- EXTRACTED INFORMATION
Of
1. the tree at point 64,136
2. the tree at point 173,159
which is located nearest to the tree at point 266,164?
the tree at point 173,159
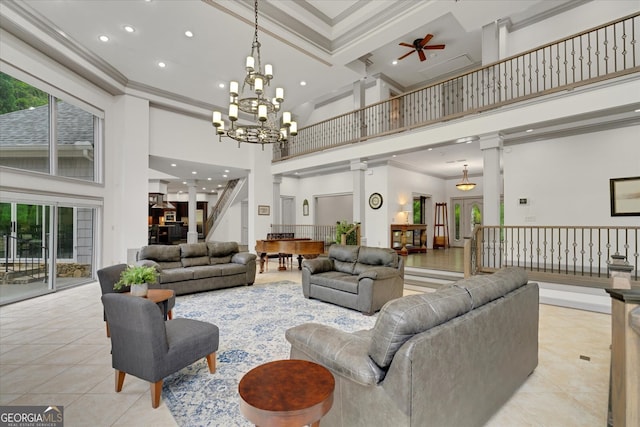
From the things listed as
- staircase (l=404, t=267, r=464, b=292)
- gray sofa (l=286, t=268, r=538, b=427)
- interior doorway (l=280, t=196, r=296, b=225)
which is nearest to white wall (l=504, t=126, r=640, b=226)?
staircase (l=404, t=267, r=464, b=292)

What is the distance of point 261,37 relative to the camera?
20.8ft

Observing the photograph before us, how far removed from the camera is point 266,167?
10.8 meters

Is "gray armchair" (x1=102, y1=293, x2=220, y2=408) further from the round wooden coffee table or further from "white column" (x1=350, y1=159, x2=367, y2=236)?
"white column" (x1=350, y1=159, x2=367, y2=236)

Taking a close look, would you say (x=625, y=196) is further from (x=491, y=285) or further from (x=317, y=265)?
(x=317, y=265)

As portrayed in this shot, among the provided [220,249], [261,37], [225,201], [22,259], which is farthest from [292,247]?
[225,201]

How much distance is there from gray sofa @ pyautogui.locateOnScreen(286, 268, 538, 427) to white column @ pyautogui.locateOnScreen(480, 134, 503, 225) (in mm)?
4272

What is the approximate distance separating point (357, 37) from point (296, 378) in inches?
295

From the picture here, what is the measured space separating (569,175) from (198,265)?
8.21m

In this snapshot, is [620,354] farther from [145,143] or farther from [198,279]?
[145,143]

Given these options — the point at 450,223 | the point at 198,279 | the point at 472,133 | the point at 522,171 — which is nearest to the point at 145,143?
the point at 198,279

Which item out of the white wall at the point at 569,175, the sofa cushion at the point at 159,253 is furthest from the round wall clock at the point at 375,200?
the sofa cushion at the point at 159,253

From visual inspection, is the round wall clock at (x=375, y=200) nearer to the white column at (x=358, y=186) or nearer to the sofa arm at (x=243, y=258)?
the white column at (x=358, y=186)

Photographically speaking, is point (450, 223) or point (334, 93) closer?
point (334, 93)

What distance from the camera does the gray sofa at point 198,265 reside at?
209 inches
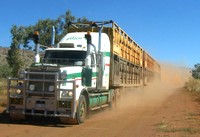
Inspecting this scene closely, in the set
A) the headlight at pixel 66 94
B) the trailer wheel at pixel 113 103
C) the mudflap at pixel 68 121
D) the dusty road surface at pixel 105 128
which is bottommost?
the dusty road surface at pixel 105 128

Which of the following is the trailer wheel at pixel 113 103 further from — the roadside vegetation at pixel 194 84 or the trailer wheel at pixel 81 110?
the roadside vegetation at pixel 194 84

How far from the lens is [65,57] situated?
47.3ft

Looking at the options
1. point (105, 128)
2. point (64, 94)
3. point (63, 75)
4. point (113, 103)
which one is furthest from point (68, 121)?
point (113, 103)

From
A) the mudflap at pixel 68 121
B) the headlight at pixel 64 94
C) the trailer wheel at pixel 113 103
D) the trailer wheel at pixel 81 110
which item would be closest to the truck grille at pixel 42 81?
the headlight at pixel 64 94

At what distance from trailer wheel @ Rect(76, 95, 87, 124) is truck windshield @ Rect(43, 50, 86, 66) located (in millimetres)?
1555

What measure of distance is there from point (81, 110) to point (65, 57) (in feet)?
7.89

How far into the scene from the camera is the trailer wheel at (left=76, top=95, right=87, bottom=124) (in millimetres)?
12758

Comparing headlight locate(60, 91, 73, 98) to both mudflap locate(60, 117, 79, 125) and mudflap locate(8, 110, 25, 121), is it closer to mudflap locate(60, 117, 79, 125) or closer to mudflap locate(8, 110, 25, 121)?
mudflap locate(60, 117, 79, 125)

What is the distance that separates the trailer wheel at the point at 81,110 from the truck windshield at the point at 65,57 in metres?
1.55

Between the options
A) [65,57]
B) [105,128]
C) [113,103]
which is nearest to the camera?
[105,128]

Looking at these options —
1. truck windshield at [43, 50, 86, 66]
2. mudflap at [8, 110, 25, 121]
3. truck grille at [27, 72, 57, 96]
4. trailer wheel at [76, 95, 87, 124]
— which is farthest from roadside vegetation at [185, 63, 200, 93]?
truck grille at [27, 72, 57, 96]

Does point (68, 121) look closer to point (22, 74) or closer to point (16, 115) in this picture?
point (16, 115)

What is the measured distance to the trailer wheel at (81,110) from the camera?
41.9 feet

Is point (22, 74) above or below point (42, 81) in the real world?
above
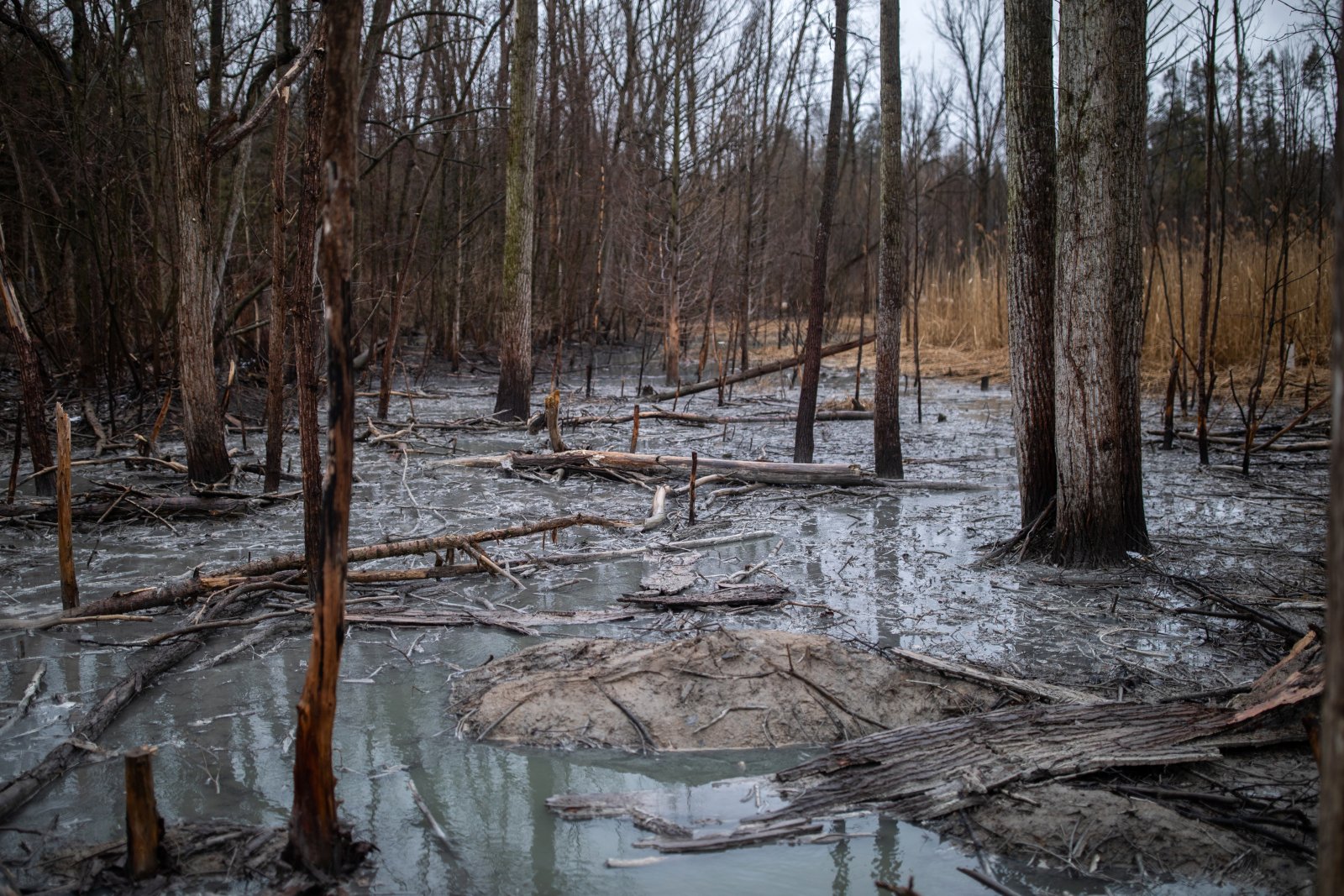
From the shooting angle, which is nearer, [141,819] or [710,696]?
[141,819]

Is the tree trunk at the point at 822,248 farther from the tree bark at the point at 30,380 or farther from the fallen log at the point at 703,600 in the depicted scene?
the tree bark at the point at 30,380

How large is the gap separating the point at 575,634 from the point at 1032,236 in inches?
145

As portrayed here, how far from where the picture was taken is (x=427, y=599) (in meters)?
5.11

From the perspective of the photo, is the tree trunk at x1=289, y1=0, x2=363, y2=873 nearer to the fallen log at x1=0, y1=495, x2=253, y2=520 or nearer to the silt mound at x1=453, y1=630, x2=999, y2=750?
the silt mound at x1=453, y1=630, x2=999, y2=750

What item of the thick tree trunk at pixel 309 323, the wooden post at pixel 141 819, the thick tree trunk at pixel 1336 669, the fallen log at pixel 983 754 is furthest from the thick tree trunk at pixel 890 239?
the thick tree trunk at pixel 1336 669

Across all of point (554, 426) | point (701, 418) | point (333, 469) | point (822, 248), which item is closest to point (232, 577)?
point (333, 469)

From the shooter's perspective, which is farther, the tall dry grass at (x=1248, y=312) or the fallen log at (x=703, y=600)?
the tall dry grass at (x=1248, y=312)

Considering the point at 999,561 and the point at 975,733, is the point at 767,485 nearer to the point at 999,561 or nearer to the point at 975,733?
the point at 999,561

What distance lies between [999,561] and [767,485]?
2665 millimetres

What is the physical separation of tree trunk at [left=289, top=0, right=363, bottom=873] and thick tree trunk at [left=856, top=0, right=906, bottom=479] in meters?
6.09

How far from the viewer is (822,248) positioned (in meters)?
8.41

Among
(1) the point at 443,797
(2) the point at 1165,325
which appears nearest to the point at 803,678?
(1) the point at 443,797

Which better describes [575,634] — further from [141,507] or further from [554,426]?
[554,426]

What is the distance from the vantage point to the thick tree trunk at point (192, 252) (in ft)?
22.6
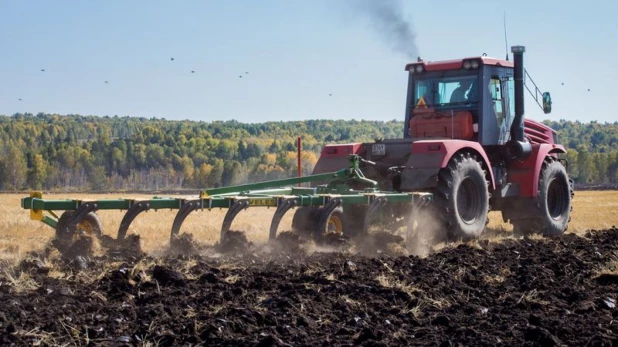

- WHAT TO WORK ON
Extract every line of the material that contains the string "mudflap", matching case exactly.

- FULL RESPONSE
C) the mudflap at pixel 68 121
A) the mudflap at pixel 68 121
Comparing headlight locate(60, 91, 73, 98) to both mudflap locate(60, 117, 79, 125) and mudflap locate(8, 110, 25, 121), is it closer to mudflap locate(60, 117, 79, 125) or closer to mudflap locate(8, 110, 25, 121)?
mudflap locate(60, 117, 79, 125)
2. mudflap at [8, 110, 25, 121]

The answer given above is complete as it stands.